───── Supplied material ─────

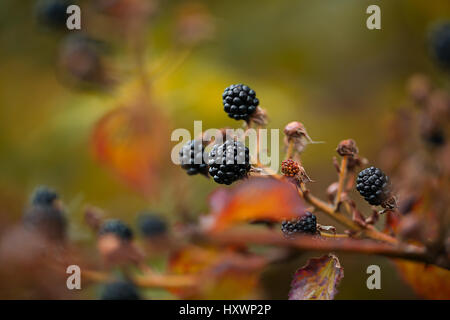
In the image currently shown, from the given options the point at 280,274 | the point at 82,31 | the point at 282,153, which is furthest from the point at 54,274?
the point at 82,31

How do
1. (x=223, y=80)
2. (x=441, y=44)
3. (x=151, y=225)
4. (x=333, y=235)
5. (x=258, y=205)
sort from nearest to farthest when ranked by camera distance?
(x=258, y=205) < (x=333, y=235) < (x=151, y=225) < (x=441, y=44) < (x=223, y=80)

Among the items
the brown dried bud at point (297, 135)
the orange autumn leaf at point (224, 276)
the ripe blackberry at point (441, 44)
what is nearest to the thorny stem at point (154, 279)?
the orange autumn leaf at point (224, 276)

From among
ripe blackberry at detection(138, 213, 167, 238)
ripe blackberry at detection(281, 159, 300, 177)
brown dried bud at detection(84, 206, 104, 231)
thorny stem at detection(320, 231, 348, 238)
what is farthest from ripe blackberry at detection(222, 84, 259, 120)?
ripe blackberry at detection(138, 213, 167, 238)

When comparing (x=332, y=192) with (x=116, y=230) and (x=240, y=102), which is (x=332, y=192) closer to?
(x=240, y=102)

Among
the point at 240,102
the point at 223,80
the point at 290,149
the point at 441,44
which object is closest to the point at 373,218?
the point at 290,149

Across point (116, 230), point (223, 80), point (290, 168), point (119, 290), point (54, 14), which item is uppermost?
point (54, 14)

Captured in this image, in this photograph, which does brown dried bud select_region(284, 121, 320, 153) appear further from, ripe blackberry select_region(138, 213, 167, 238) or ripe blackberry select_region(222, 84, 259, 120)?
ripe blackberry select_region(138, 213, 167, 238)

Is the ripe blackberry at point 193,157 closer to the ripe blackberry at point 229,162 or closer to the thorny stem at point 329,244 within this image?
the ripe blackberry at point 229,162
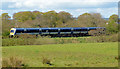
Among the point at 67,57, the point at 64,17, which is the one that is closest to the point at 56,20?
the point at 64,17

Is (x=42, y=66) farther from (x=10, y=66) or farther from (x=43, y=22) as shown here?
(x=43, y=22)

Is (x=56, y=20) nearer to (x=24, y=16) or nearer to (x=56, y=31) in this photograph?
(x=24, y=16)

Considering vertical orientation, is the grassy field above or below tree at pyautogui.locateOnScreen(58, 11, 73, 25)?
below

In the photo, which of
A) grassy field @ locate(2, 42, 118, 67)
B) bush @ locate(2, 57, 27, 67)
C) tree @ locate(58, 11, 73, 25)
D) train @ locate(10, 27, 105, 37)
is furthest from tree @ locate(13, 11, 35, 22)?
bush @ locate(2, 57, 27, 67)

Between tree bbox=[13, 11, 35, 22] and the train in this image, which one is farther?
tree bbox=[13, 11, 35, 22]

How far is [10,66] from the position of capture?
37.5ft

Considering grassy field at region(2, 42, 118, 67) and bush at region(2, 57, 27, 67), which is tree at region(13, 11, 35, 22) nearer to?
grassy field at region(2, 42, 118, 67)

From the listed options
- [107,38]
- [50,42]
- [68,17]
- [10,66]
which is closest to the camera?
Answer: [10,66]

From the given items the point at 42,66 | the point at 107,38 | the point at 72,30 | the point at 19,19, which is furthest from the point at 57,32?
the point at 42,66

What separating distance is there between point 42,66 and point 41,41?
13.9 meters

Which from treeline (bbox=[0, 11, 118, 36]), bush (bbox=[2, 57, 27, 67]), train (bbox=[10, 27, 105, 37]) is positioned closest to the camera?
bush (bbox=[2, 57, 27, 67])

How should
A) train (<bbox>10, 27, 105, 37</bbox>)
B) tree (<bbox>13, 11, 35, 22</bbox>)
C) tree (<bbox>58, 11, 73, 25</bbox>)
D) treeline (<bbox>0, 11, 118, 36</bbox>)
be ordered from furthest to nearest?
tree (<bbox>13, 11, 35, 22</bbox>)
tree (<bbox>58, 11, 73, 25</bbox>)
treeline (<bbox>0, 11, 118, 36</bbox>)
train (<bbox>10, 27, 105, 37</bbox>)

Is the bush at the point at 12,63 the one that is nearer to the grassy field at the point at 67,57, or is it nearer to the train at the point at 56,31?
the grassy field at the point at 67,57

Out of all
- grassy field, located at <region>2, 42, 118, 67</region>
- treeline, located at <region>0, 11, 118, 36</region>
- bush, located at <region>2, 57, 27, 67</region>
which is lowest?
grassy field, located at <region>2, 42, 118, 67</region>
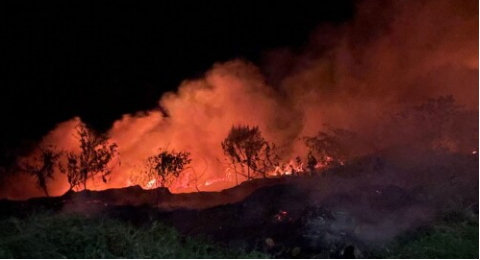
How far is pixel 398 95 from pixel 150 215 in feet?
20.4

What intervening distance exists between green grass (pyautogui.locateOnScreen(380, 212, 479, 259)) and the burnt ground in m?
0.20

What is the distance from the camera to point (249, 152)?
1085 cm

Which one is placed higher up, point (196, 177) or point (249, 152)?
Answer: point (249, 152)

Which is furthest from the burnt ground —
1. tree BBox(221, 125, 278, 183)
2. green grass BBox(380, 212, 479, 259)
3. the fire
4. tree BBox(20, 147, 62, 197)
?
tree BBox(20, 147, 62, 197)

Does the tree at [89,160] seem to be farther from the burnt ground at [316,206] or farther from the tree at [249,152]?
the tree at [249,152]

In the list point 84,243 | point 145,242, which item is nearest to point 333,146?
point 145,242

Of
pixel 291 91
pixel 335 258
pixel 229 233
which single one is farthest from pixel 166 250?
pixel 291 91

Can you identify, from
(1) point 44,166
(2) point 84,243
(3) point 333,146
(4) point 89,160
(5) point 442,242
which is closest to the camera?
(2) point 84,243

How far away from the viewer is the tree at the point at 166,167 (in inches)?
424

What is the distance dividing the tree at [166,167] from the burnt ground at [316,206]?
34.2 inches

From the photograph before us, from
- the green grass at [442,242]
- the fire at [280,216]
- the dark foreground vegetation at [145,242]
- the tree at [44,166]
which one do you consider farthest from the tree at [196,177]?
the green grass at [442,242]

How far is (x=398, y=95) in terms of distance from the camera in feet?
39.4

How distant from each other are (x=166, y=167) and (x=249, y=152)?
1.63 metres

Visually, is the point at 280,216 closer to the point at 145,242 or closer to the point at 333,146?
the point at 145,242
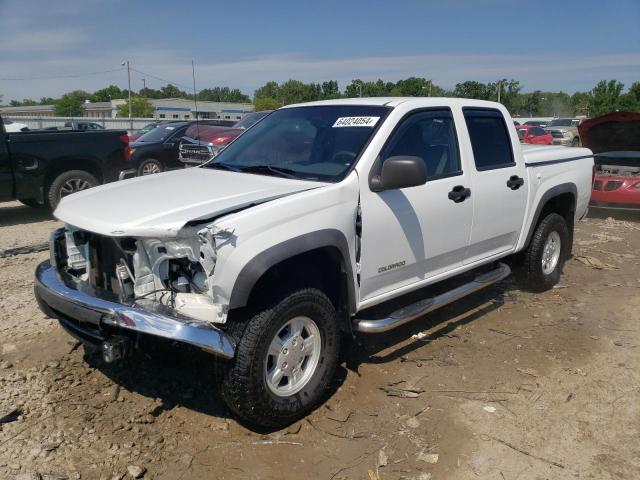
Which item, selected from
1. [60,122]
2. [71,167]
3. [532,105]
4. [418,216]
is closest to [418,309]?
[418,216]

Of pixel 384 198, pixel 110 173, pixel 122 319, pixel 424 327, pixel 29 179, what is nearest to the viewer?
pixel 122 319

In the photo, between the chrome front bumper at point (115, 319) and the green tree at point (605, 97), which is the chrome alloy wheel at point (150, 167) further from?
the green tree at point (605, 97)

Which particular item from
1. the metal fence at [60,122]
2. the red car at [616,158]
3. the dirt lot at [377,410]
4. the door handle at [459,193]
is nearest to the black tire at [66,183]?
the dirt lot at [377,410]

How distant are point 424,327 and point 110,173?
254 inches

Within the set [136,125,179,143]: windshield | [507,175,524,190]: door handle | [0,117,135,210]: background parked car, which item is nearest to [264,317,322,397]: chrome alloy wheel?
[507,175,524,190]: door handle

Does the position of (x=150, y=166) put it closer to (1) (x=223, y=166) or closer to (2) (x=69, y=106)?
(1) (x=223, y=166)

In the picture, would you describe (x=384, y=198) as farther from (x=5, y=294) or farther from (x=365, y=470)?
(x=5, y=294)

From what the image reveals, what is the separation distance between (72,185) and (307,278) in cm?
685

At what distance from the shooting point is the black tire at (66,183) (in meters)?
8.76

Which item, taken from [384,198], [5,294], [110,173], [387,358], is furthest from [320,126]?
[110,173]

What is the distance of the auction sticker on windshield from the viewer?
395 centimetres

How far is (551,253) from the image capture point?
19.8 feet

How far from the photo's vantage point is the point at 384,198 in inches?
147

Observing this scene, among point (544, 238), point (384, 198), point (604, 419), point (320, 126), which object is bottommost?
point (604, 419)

─────

- Given exercise -
Rewrite all of the entries above as a single numbered list with one line per item, skipping blank lines and leaving out the picture markers.

- Solution -
1. In the image currently shown, from the given options the point at 280,274 | the point at 82,31 | the point at 282,153, which is furthest from the point at 54,274?
2. the point at 82,31
3. How do
4. 1. (x=223, y=80)
5. 2. (x=441, y=44)
6. 3. (x=151, y=225)
7. 4. (x=333, y=235)
8. 5. (x=258, y=205)
9. sort from nearest to farthest when ranked by camera distance?
10. (x=258, y=205) < (x=333, y=235) < (x=151, y=225) < (x=441, y=44) < (x=223, y=80)
11. Among the items
12. the brown dried bud at point (297, 135)
13. the orange autumn leaf at point (224, 276)
14. the ripe blackberry at point (441, 44)
15. what is nearest to the thorny stem at point (154, 279)?
16. the orange autumn leaf at point (224, 276)
17. From among
18. ripe blackberry at detection(138, 213, 167, 238)
19. ripe blackberry at detection(281, 159, 300, 177)
20. brown dried bud at detection(84, 206, 104, 231)
21. thorny stem at detection(320, 231, 348, 238)
22. what is farthest from ripe blackberry at detection(222, 84, 259, 120)?
23. ripe blackberry at detection(138, 213, 167, 238)
24. When comparing (x=332, y=192) with (x=116, y=230) and (x=240, y=102), which is (x=332, y=192) closer to?
25. (x=240, y=102)
26. Among
27. the point at 240,102
28. the point at 223,80
29. the point at 290,149
30. the point at 441,44
31. which object is closest to the point at 373,218?
32. the point at 290,149
33. Across point (116, 230), point (223, 80), point (290, 168), point (119, 290), point (54, 14), which item is uppermost?
34. point (54, 14)
35. Captured in this image, in this photograph, which does brown dried bud select_region(284, 121, 320, 153) appear further from, ripe blackberry select_region(138, 213, 167, 238) or ripe blackberry select_region(222, 84, 259, 120)?
36. ripe blackberry select_region(138, 213, 167, 238)
37. Is the ripe blackberry at point 193,157 closer to the ripe blackberry at point 229,162 or closer to the thorny stem at point 329,244 within this image?
38. the ripe blackberry at point 229,162
39. Among the point at 67,57, the point at 64,17, which is the one that is closest to the point at 56,20?
40. the point at 64,17
41. Is (x=42, y=66) farther from (x=10, y=66) or farther from (x=43, y=22) as shown here?
42. (x=43, y=22)
43. Is (x=56, y=20) nearer to (x=24, y=16) or nearer to (x=56, y=31) in this photograph?
44. (x=24, y=16)
45. Considering vertical orientation, is the grassy field above or below tree at pyautogui.locateOnScreen(58, 11, 73, 25)?
46. below
47. In the photo, which of
48. A) grassy field @ locate(2, 42, 118, 67)
49. B) bush @ locate(2, 57, 27, 67)
50. C) tree @ locate(58, 11, 73, 25)
51. D) train @ locate(10, 27, 105, 37)
52. is furthest from tree @ locate(13, 11, 35, 22)?
53. bush @ locate(2, 57, 27, 67)
54. Between tree bbox=[13, 11, 35, 22] and the train in this image, which one is farther?
55. tree bbox=[13, 11, 35, 22]
56. How far is [10,66] from the position of capture?
57. 37.5ft
58. Considering grassy field at region(2, 42, 118, 67) and bush at region(2, 57, 27, 67), which is tree at region(13, 11, 35, 22) nearer to?
59. grassy field at region(2, 42, 118, 67)
60. From the listed options
61. - [107,38]
62. - [50,42]
63. - [68,17]
64. - [10,66]
65. which is closest to the camera?
66. Answer: [10,66]
67. From the given items the point at 42,66 | the point at 107,38 | the point at 72,30 | the point at 19,19, which is furthest from the point at 57,32?
68. the point at 42,66
69. What separating distance is there between point 42,66 and point 41,41?
70. 13.9 meters
71. Which from treeline (bbox=[0, 11, 118, 36]), bush (bbox=[2, 57, 27, 67]), train (bbox=[10, 27, 105, 37]) is positioned closest to the camera?
72. bush (bbox=[2, 57, 27, 67])
73. How should
74. A) train (<bbox>10, 27, 105, 37</bbox>)
75. B) tree (<bbox>13, 11, 35, 22</bbox>)
76. C) tree (<bbox>58, 11, 73, 25</bbox>)
77. D) treeline (<bbox>0, 11, 118, 36</bbox>)
78. be ordered from furthest to nearest?
79. tree (<bbox>13, 11, 35, 22</bbox>)
80. tree (<bbox>58, 11, 73, 25</bbox>)
81. treeline (<bbox>0, 11, 118, 36</bbox>)
82. train (<bbox>10, 27, 105, 37</bbox>)
83. Is the bush at the point at 12,63 the one that is nearer to the grassy field at the point at 67,57, or is it nearer to the train at the point at 56,31?
84. the grassy field at the point at 67,57
85. Out of all
86. - grassy field, located at <region>2, 42, 118, 67</region>
87. - treeline, located at <region>0, 11, 118, 36</region>
88. - bush, located at <region>2, 57, 27, 67</region>
89. which is lowest?
90. grassy field, located at <region>2, 42, 118, 67</region>
91. How far is pixel 398 95 from pixel 150 215 in feet?
92. 20.4
93. What intervening distance exists between green grass (pyautogui.locateOnScreen(380, 212, 479, 259)) and the burnt ground in m?
94. 0.20
95. What is the distance from the camera to point (249, 152)?
96. 1085 cm
97. Which one is placed higher up, point (196, 177) or point (249, 152)?
98. Answer: point (249, 152)
99. Which is furthest from the burnt ground —
100. 1. tree BBox(221, 125, 278, 183)
101. 2. green grass BBox(380, 212, 479, 259)
102. 3. the fire
103. 4. tree BBox(20, 147, 62, 197)
104. ?
105. tree BBox(20, 147, 62, 197)
106. Does the tree at [89,160] seem to be farther from the burnt ground at [316,206] or farther from the tree at [249,152]?
107. the tree at [249,152]
108. In the list point 84,243 | point 145,242, which item is nearest to point 333,146?
109. point 145,242
110. Of
111. pixel 291 91
112. pixel 335 258
113. pixel 229 233
114. which single one is farthest from pixel 166 250?
115. pixel 291 91
116. Can you identify, from
117. (1) point 44,166
118. (2) point 84,243
119. (3) point 333,146
120. (4) point 89,160
121. (5) point 442,242
122. which is closest to the camera?
123. (2) point 84,243
124. How far away from the viewer is the tree at the point at 166,167 (in inches)?
125. 424
126. What is the distance dividing the tree at [166,167] from the burnt ground at [316,206]?
127. 34.2 inches
128. From the photograph before us, from
129. - the green grass at [442,242]
130. - the fire at [280,216]
131. - the dark foreground vegetation at [145,242]
132. - the tree at [44,166]
133. which one do you consider farthest from the tree at [196,177]?
134. the green grass at [442,242]
135. How far is (x=398, y=95) in terms of distance from the camera in feet?
136. 39.4
137. How distant from each other are (x=166, y=167) and (x=249, y=152)?
138. 1.63 metres
139. Visually, is the point at 280,216 closer to the point at 145,242 or closer to the point at 333,146?
140. the point at 145,242
141. Which item, selected from
142. 1. [60,122]
143. 2. [71,167]
144. 3. [532,105]
145. 4. [418,216]
146. is closest to [418,309]?
147. [418,216]
148. Of pixel 384 198, pixel 110 173, pixel 122 319, pixel 424 327, pixel 29 179, what is nearest to the viewer?
149. pixel 122 319
150. In the photo, between the chrome front bumper at point (115, 319) and the green tree at point (605, 97), which is the chrome alloy wheel at point (150, 167) further from?
151. the green tree at point (605, 97)
152. Which particular item from
153. 1. the metal fence at [60,122]
154. 2. the red car at [616,158]
155. 3. the dirt lot at [377,410]
156. 4. the door handle at [459,193]
157. is nearest to the black tire at [66,183]?
158. the dirt lot at [377,410]
159. How distant are point 424,327 and point 110,173?
160. 254 inches
161. Within the set [136,125,179,143]: windshield | [507,175,524,190]: door handle | [0,117,135,210]: background parked car, which item is nearest to [264,317,322,397]: chrome alloy wheel?
162. [507,175,524,190]: door handle
163. Does the position of (x=150, y=166) put it closer to (1) (x=223, y=166) or closer to (2) (x=69, y=106)?
164. (1) (x=223, y=166)
165. In the picture, would you describe (x=384, y=198) as farther from (x=5, y=294) or farther from (x=365, y=470)?
166. (x=5, y=294)
167. From what the image reveals, what is the separation distance between (72,185) and (307,278) in cm?
168. 685
169. At what distance from the shooting point is the black tire at (66,183) (in meters)?
170. 8.76
171. Which item, taken from [384,198], [5,294], [110,173], [387,358], is furthest from [320,126]?
172. [110,173]
173. What is the distance of the auction sticker on windshield from the viewer?
174. 395 centimetres
175. How far is (551,253) from the image capture point?
176. 19.8 feet
177. How far from the photo's vantage point is the point at 384,198 in inches?
178. 147
179. Observing this scene, among point (544, 238), point (384, 198), point (604, 419), point (320, 126), which object is bottommost?
180. point (604, 419)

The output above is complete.